OK, here's how regenerative braking works.
First, a little background information about motors and generators. This is all directly derived from the basic electromagnetic physics of a conductor in a magnetic field.
Basically, a motor and a generator are the same thing, used differently. Every motor acts as a generator, and generates voltage as it turns, proportional to the rotational speed. Every generator acts as a motor, giving torque opposing the driving torque, proportional to the current.
The opposing voltage is sometimes referred to as "back EMF", but let's just simplify the picture, and consider them both to be the same thing. By thinking of just one device (as it actually is), we have a very simple and accurate model.
So we can describe a motor very simply (as a slightly idealized model ignoring resistance and similar effects), thus:
a) The voltage is proportional to the speed. Reverse direction, and you get reversed voltage. If you control the voltage, you control the speed. If you control the speed, you control the voltage.
b) The current is proportional to the torque. Reverse the current, and you reverse the torque. If you control the current, you control the torque. If you control the torque, you control the current.
You can't control both voltage and current at the same time. If you change the voltage, how much current is determined by how much torque is required to speed up or slow down the motor and whatever it is attached to.
Likewise, if you control the current, you apply whatever torque is indicated by that current, and the voltage will reflect what the load does, speeding up, slowing down, or staying the same.
So, I'm driving my Prius (I actually have two Gen 1 Prius's), and I step on my brake, but not hard enough to engage the friction brakes (it does have friction brakes).
Or, I brace for a stop on my Segway, and it begins to decelerate accordingly. (It does NOT have friction brakes, and relies entirely on regenerative braking. Friction brakes would be incompatible with its self-balancing function).
To do this, both devices draw power from the drive motor. That is, they take current in the same direction as the motor's voltage is pushing it. Power = voltage x current, so this is power out. Power integrated over time is energy -- and this is the energy that's stored in the battery.
Now, there's a problem. Batteries operate at an approximately fixed voltage, based on the electrochemical reactions that go on inside.
But voltage varies with speed.

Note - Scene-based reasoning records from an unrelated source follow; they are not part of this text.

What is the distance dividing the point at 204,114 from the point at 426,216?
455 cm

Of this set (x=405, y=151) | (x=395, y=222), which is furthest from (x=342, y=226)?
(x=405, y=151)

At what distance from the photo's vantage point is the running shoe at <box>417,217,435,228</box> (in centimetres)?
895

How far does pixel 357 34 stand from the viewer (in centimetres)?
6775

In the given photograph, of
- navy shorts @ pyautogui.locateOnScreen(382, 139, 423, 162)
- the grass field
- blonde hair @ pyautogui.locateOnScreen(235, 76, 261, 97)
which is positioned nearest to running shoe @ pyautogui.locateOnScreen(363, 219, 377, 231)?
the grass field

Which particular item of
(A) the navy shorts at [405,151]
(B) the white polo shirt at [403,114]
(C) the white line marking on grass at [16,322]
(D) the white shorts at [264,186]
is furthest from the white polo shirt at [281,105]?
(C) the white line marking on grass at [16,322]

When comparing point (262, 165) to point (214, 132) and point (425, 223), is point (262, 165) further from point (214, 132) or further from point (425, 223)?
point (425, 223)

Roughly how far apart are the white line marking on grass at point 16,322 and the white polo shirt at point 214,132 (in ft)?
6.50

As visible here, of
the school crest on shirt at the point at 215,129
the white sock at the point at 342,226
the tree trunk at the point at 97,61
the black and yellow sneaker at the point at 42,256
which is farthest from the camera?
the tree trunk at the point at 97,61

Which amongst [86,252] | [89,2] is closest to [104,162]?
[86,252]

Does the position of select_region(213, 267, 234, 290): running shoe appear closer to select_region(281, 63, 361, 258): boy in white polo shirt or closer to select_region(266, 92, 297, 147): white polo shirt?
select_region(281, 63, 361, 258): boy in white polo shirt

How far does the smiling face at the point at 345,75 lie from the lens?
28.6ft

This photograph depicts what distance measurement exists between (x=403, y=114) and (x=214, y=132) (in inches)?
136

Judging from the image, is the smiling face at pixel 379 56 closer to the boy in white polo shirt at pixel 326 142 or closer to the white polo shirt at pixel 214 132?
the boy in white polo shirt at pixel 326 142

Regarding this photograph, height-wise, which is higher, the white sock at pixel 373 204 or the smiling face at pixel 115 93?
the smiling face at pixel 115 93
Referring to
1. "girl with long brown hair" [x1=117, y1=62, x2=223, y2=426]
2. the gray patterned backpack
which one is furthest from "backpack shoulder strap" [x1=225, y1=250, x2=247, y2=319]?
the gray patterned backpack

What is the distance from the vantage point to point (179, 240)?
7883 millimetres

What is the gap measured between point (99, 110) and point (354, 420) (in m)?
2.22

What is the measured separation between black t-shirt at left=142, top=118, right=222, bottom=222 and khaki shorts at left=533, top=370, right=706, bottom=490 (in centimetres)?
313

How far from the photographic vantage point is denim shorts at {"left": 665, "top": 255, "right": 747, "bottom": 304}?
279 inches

So a regenerative system, to work at a low speed, has to accept the current at a low voltage, and yet stuff it into the battery at a high voltage.
To do this, we can use a bit of switching-transistor magic, in a circuit called a voltage multiplier. Let's take, say, four capacitors. We accept charge quickly from the motor (high current) and use it to charge the capacitors in parallel, matching the motor's output voltage at this speed.
Then, we flip a few transistor switches, and stack the capacitors in series, giving 4x the voltage, but only 1/4 the current (so it's the same amount of power out). This then pushes the charge into the batteries.
To take the energy back out on starting up again, we just reverse the process. Charge up the capacitors in series, dump them into the motor at a low voltage but high current for a good high starting torque -- but carefully, so we don't spin the tires. Note that this gives us high torque right where gasoline engines are at their worst -- low speeds.
That's about it, really. The batteries to hold the charge aren't very big, if you're only holding the energy from braking. Both a Segway and a Prius have batteries that are much larger than that, and can store enough energy to drive for a considerable distances on battery alone. (24 miles, for a Segway). Electric motors are relatively light for a given output, compared to an internal combustion engine.
If you also use battery power to satisfy peak demand, you can save weight by using a lighter internal combustion engine AND add to its life by operating it in a lower-stress operating region. Extreme hybrids only need to size the engine to the average power demand.
Of course, in an electric vehicle, like the Segway, you have electric motors, motor controllers, and batteries anyway. You need ZERO additional parts, and ZERO additional weight to do regenerative braking. It's free energy. The same is true if you have a hybrid for other reasons (overall efficiency). There is never a reason to NOT do regenerative braking, if you have motors and batteries (or ultracapacitors) in place.